Work required :: Repeat precisely the span of lines below that opens with the line containing "United States, site sanjuan_2010_Unit161_Ivan103." and closes with the line containing "common name: mule deer", both included.

Data entries:
....
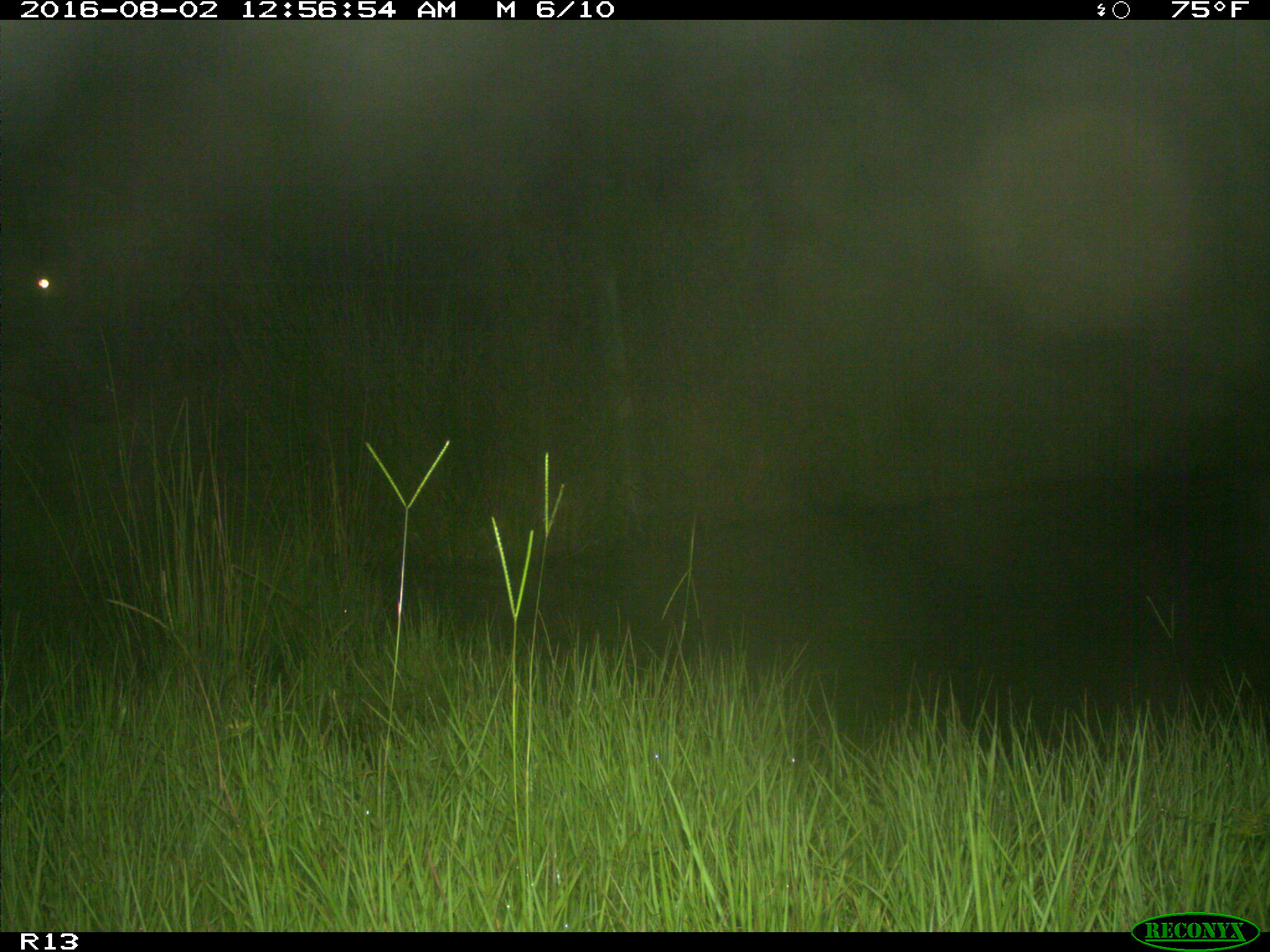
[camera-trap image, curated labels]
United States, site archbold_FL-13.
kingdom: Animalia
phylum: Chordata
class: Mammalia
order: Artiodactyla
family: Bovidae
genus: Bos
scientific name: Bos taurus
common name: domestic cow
....
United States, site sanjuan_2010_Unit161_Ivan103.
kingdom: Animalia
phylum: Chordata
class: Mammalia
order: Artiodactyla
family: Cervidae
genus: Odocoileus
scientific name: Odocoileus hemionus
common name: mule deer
....
Answer to this task ::
United States, site sanjuan_2010_Unit161_Ivan103.
kingdom: Animalia
phylum: Chordata
class: Mammalia
order: Artiodactyla
family: Cervidae
genus: Odocoileus
scientific name: Odocoileus hemionus
common name: mule deer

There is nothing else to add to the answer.